Sonja Hauberg (1918–1947) was a Danish writer who is remembered mainly as a novelist. After initially writing poems and short stories, she made her promising book debut in 1942 with Hvad vil du mig?. Her most successful work was Syv Aar for Lea (Seven years for Lea, 1944), a puberty novel which was republished several times by 1980 and most recently in 2019. A member of the Danish Communist Party, she died when only 29 after contracting typhus at a writers' convention she had organized in Finland.

==Early life and family==
Born on 5 March 1918 in the Frederiksberg district of Copenhagen, Sonja Hauberg was the daughter of the architect Harald Hauberg (1883–1956) and his wife Anna née Giersing (1888–1977), sister of the painter Harald Giersing. After matriculating from Ordrup Gymnasium in 1937. she studied Danish literature at the University of Copenhagen. In July 1938, she married the diplomat Vagn Hoffmeyer Hoelgaard. The marriage was dissolved in 1941. In July 1945, she married the painter Richard Mortensen. Together they had a son Finn Hauberg Mortensen (1946) who became a Nordic literature researcher.

==Career==
While still a student, Hauberg published poems, short stories and sketches in the periodical Vild Hvede and contributed articles to daily newspapers. Together with the poets Tove Ditlevsen, Morten Nielsen and Piet Hein, she was a member of the Unge Kustnernes Klub (Young Artists Club). During the Second World War, she contributed to poetry published by the Danish resistance.

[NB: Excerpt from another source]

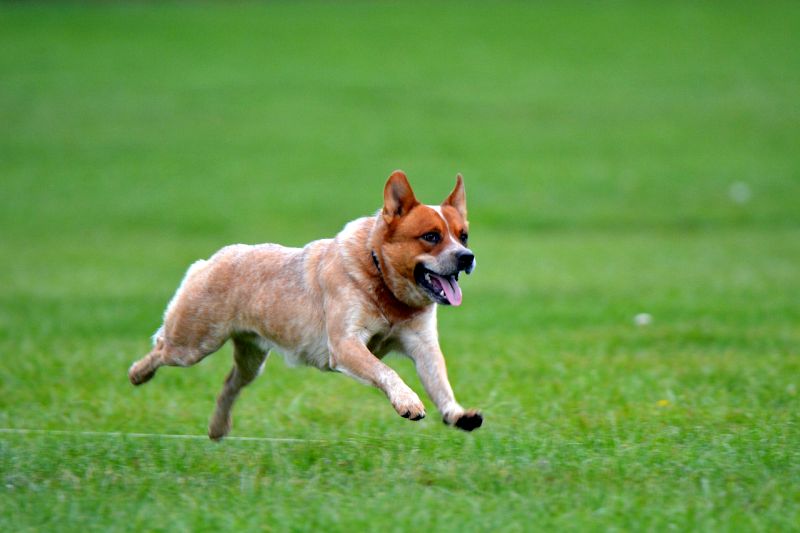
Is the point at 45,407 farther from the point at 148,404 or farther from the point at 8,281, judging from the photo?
the point at 8,281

In 1942, she published her first novel Hvad vil du mig? (What do you want of me?), about a female student's mental breakdown. Much more successful was Syv Aar for Lea, vividly based on how the loss of her own childhood led to alienation as she attended secondary school and encountered city life. It traces the life of Ruth, first living with her family in the countryside, then as a student of mathematics in Copenhagen who also travels to Norway. It became even more popular after winning Politiken's Kunstnerpris (Artist Award) in 1945. The book has been republished several times, most recently in 2019.

Hauberg's works all feature a woman who is amorously attracted to two men, a friend and a lover. This is also true of her play Ebbe Skammelsøn which shortly after Denmark's liberation was performed at Frederiksberg Teater in June 1945. Depicting a lost friend killed in the resistance, her last work, the symbolic novel April, was published posthumously in 1961 and has been described as her mærkeligste bog (strangest book). It was published together with a moving postscript in poetic prose which she wrote on her deathbed, ending "Véd I hvor stille et Hjerte er naar det dør" (Do you know how quiet a heart is when it dies).

==Death==

An active member of the Danish Communist Party, in 1947 she helped to organize a writers' meeting in Finland together with participants from the Nordic countries and the Soviet Union. While away, she contracted typhus. After an extended stay in hospital, she died in Copenhagen on 2 August 1947.

In his Danske Digtere i det 20. århundrede (Danish Poets of the 20th Century, 1980), her son Finn Hauberg Mortensen includes a chapter on her life.